Elle ne reconnaît que deux sacrements : le baptême et la cène. Elle prêche en cinq langues : le français et quatre langues kanak (l'ajië, le drehu, le nengone et l'iaai).

Déclaration de foi[modifier | modifier le code]

« Dans la communion de l’Église universelle, l’Église Protestante de Kanaky Nouvelle-Calédonie (EPKNC) affirme la perpétuité de la foi chrétienne à travers le symbole des Apôtres, et elle en trouve la source dans la révélation centrale de l’Évangile : « Dieu a tellement aimé le monde qu’Il a donné son Fils unique, afin que quiconque croit en Lui ne périsse point, mais qu’il ait la vie éternelle ».

Avec ses Pères et ses Martyrs, avec toutes les Églises issues de la Réforme, elle affirme l’autorité souveraine des Saintes Écritures telles que la fonde le témoignage intérieur du Saint-Esprit, et reconnaît en elles la règle de la foi et de la vie.

Elle proclame devant la déchéance de l’homme, le salut par grâce, par le moyen de la foi en Jésus-Christ, Fils unique de Dieu, qui a été livré pour nos offenses et qui est ressuscité pour notre justification.

Elle met, à la base de son enseignement et de son culte, les grands faits chrétiens affirmés dans l’Évangile, représentés dans ses sacrements, célébrés dans ses solennités religieuses et exprimés dans sa liturgie.

Pour obéir à sa divine vocation, elle annonce au monde pécheur l’Évangile de la repentance et du pardon, de la nouvelle naissance, de la sainteté et de la vie éternelle.

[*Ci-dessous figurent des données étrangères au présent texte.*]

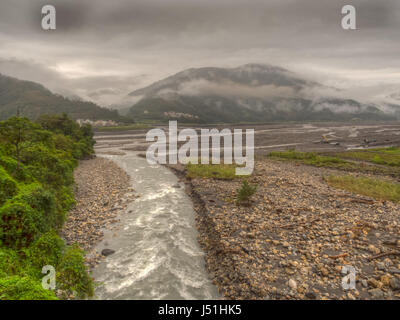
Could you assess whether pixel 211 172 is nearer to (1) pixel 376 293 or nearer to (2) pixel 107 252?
(2) pixel 107 252

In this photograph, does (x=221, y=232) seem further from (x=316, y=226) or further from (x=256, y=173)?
(x=256, y=173)

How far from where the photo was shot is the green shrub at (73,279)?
10469 millimetres

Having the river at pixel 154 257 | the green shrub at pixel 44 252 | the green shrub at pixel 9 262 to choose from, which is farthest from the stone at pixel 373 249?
the green shrub at pixel 9 262

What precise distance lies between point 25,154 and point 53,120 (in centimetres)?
3770

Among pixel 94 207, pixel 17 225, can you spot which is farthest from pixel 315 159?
pixel 17 225

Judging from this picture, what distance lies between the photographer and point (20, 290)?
7.34 meters

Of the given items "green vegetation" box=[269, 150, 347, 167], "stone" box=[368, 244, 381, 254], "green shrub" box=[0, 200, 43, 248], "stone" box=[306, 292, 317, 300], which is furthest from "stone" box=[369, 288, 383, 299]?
"green vegetation" box=[269, 150, 347, 167]

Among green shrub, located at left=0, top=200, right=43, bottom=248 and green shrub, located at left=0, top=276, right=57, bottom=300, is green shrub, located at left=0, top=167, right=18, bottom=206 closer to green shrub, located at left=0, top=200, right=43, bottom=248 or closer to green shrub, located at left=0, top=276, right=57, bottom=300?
green shrub, located at left=0, top=200, right=43, bottom=248

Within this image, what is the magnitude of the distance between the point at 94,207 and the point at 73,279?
12.0m

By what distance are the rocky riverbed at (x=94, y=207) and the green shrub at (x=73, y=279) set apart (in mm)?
1999

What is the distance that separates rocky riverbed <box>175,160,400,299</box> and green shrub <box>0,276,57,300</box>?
7941 mm

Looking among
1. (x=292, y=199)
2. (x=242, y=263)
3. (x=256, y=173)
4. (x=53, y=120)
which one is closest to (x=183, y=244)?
(x=242, y=263)

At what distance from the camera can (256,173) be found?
112ft

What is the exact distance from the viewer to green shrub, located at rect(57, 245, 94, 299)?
412 inches
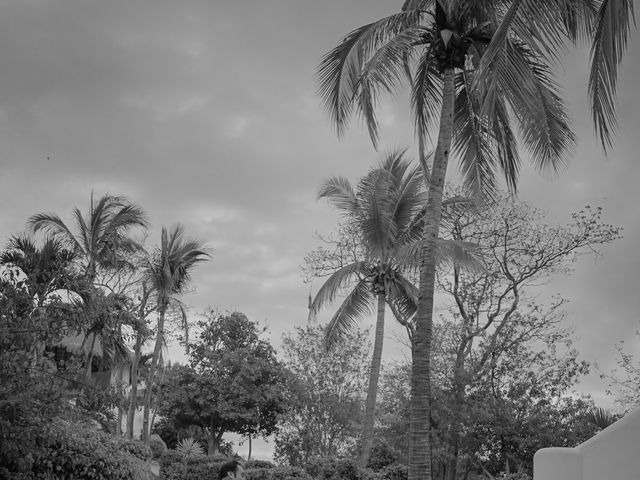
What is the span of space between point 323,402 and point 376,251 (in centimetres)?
937

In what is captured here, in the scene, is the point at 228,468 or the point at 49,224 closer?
the point at 228,468

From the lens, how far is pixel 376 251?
65.3 feet

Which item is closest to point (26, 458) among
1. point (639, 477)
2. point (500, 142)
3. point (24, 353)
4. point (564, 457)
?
point (24, 353)

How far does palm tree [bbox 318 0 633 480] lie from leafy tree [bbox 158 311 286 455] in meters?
20.3

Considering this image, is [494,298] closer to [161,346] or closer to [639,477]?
[161,346]

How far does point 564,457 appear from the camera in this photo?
5.18m

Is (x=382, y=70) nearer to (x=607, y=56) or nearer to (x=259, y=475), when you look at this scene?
(x=607, y=56)

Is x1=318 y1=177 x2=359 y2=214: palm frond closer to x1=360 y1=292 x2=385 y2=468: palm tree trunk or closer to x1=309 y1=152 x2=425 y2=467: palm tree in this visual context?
x1=309 y1=152 x2=425 y2=467: palm tree

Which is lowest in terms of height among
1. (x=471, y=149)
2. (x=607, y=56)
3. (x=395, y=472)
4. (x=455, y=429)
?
(x=395, y=472)

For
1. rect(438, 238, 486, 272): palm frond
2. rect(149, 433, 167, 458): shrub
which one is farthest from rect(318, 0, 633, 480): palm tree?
rect(149, 433, 167, 458): shrub

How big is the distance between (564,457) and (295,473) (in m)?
13.8

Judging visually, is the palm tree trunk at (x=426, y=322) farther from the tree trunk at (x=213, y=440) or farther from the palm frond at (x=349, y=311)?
the tree trunk at (x=213, y=440)

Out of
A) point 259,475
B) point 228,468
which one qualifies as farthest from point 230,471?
point 259,475

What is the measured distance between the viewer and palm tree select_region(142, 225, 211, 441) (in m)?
25.8
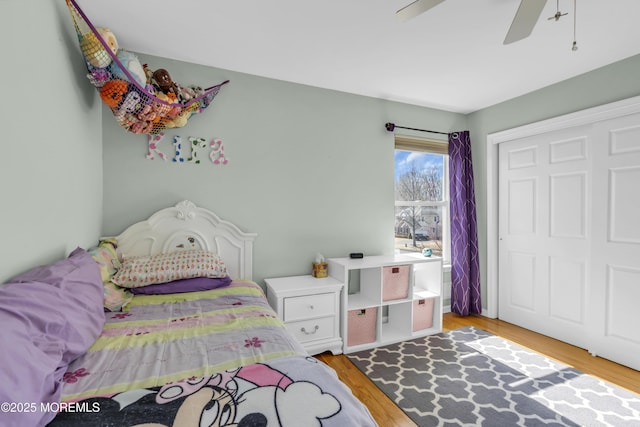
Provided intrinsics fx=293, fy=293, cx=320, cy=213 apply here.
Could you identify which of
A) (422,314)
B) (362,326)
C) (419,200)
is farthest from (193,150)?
(422,314)

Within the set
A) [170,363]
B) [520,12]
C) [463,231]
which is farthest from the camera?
[463,231]

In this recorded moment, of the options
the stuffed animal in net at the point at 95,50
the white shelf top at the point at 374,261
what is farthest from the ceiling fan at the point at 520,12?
the white shelf top at the point at 374,261

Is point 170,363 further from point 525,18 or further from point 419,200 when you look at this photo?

Sous l’action du Saint-Esprit, elle montre sa foi par ses œuvres : elle travaille dans la prière au réveil des âmes, à la manifestation de l’unité du corps du Christ et à la paix entre les hommes. Par l’évangélisation, par l’œuvre missionnaire, par la lutte contre les fléaux sociaux, elle prépare les chemins du Seigneur jusqu’à ce que viennent, par le triomphe de son Chef, le Royaume de Dieu et sa justice.

A Lui soit la gloire, Dans l’Église et en Jésus-Christ, De génération en génération, aux siècles des siècles ! Amen ! »

Liens avec la politique[modifier | modifier le code]

Beaucoup des leaders politiques mélanésiens sont issus de l'enseignement confessionnel, et notamment de la sphère missionnaire protestante. L'ÉÉNCIL s'est engagée très tôt dans le combat politique puis qu'elle a pris position pour l'indépendance dès 1979[3]. De plus en plus de voix en son sein mettent néanmoins de plus en plus en garde les autorités synodales contre un positionnement trop marqué[1].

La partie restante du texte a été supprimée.